California Laws Allow Double Voting

Many residents in California are voting twice and it’s time for Secretary of State Alex Padilla to stop ignoring the problem. This flaw in their system has been an issue for years and the integrity of our elections is at stake.

The problem, first brought to light by Contra Costa election officials, enables Californians who request mail-in ballots to also vote at the polls. In a July 2016 editorial we called on Padilla to solve the problem. It needs a simple fix. But he has done nothing.

The vulnerability stems from our bifurcated election system which gives voters the choice of casting ballots by mail or at the polls, and the option to toggle between the two.

Padilla has disregarded a procedural flaw that, if left uncorrected, will continue to leave the election systems for about half the state’s voters vulnerable.

To better understand the issue, Mercury News gives an example of a voter who registered with no party preference and typically votes by mail…

After Fred’s presidential nonpartisan primary ballot arrives, he opts to instead vote in the Democratic primary and requests that the elections office mail him a replacement partisan ballot.

Fred now has two mail-in ballots. As Election Day nears, he fills out the Democratic ballot and mails it in. On Election Day, he takes the original non-partisan ballot to his neighborhood polling location and exchanges it for another Democratic ballot, which he also casts.

The election workers at the polls have no way of knowing that he has already voted. Elections officials will eventually crosscheck the list of Election Day voters with those who mailed in ballots and determine that Fred voted twice. But by then both ballots will have been co-mingled with all the others and counted – and there’s no way to trace back Fred’s.

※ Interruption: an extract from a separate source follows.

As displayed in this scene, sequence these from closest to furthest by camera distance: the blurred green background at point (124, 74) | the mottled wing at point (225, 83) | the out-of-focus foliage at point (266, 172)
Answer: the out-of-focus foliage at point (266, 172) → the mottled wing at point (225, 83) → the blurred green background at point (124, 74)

This scenario keeps happening, but Secretary of State Alex Padilla continues to allow voters to cast two ballots. Here is one solution…

The solution: Fred’s Election Day ballot should be set aside in a sealed envelope as a “provisional ballot,” to be counted only if election officials later verify that he hasn’t already voted.

However, officials from Padilla’s office insist that would violate state law. Indeed, a provision in the Elections Code requires Fred to be able to cast a nonprovisional ballot if he surrenders his vote-by-mail ballot.

But the law doesn’t account for the problem when someone like Fred receives multiple vote-by-mail ballots, for reasons such as exchanging for a partisan ballot, moving or changing party registration.

Clearly, Californians have a real problem on their hands when election officials discovered around 200 instances of double-voting in the 2016 presidential primary – and that's just in two counties alone.

Every citizen’s vote should count and that means preventing voter fraud. The Democratic Secretary of State Alex Padilla has a responsibility to step up and close the loophole of double-voting in California.